The up-and-coming comedian shares—and occasionally overshares—tales from his nerdy, manic-depressive youth.
In the introduction to his debut collection of personal essays, Gethard proclaims that he has “always wanted to charge headlong into outlandish situations at the first sight of them.” Outlandish situations are in dispiritingly short supply here, though: Gethard’s predicaments are largely of the garden-variety teen and 20-something variety, from awkward sexual experiences to moving violations. Growing up in New Jersey, the author was an introvert whose relatives were prone to violent verbal explosions, and the title story reveals how he inherited some of that barkiness. Alas, too often Gethard oversells moderately irritating experiences as hyper-wacky, emotionally cataclysmic events. When he balances his self-deprecating posture with some genuinely humiliating moments, he can be funny: In “White Magic,” he recalls an ill-fated stint playing a pimp for a Z-grade pro-wrestling league, and “The World’s Foremost Goat” is an amusing fable-like yarn about how his attempt to get an easy A in college led him to care for a goat in a harder-than-expected agriculture class.
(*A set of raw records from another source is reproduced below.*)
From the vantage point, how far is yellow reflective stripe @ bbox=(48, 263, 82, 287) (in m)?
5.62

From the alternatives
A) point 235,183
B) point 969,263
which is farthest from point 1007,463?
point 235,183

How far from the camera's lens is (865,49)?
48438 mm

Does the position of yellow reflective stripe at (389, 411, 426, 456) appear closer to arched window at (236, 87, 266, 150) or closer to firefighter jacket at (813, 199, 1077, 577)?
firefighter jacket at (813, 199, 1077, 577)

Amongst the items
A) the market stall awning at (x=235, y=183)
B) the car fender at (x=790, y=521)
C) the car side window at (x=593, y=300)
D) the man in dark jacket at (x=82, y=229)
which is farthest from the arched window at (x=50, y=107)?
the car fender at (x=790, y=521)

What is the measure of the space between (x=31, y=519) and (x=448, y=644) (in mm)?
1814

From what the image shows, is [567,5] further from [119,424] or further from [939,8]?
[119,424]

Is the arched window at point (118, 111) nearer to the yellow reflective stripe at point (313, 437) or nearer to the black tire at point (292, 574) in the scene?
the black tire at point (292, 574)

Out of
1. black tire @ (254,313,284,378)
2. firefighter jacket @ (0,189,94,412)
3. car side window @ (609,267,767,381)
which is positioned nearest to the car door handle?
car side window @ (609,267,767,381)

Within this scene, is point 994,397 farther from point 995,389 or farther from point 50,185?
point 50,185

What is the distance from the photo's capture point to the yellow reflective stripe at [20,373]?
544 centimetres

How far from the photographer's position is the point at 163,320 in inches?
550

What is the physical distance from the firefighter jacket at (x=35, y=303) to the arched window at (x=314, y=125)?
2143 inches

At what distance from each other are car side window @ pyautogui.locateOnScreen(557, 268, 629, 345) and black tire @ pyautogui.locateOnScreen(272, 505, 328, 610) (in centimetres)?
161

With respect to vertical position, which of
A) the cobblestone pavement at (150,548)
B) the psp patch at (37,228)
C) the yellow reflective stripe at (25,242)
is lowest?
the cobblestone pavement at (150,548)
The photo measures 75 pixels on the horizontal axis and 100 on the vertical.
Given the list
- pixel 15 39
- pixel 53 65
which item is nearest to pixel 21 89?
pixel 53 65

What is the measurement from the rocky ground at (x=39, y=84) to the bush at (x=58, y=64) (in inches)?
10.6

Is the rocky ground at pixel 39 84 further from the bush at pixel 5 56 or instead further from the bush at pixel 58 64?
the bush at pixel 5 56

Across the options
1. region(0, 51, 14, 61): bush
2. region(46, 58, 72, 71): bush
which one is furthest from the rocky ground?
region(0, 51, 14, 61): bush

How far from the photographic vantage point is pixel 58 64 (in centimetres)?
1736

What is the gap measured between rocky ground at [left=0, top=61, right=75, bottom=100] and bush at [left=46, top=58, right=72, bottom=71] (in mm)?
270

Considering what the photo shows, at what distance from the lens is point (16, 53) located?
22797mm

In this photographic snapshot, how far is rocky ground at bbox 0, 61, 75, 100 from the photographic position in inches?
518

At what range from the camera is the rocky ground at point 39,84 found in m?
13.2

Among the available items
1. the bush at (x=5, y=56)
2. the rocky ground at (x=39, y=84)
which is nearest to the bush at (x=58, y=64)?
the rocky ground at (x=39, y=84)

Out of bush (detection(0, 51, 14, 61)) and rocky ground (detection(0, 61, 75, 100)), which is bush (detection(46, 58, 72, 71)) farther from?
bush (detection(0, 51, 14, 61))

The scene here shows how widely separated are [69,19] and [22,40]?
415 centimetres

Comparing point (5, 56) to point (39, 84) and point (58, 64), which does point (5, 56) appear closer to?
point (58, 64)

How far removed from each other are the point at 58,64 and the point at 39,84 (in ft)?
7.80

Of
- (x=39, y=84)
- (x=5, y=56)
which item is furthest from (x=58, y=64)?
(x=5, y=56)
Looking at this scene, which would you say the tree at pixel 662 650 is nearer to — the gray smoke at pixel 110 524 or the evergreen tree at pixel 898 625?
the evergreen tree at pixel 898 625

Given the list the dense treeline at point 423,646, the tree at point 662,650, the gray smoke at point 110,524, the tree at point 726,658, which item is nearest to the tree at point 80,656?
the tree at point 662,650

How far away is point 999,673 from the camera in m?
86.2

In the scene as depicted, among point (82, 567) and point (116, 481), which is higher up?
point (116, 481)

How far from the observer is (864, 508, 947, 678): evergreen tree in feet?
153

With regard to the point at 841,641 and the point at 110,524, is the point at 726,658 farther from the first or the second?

The stories run in chronological order, and as Gethard becomes more involved in the New York comedy scene the book acquires something of an arc: Self-hating funny guy comes to terms with his depression. (He breaks down on the phone with his mom more than once.) So he’s easy to root for toward the end in “Jiu Jitsu,” in which he ties his modest martial-arts success to his hard-won emotional equipoise. But to get to it, readers have to get past the self-explanatory “Colonic,” and Gethard isn’t funny enough to justify detailed discussions of his bowel movements.
The author has a good time laughing at himself, but he needs more interesting stories to tell.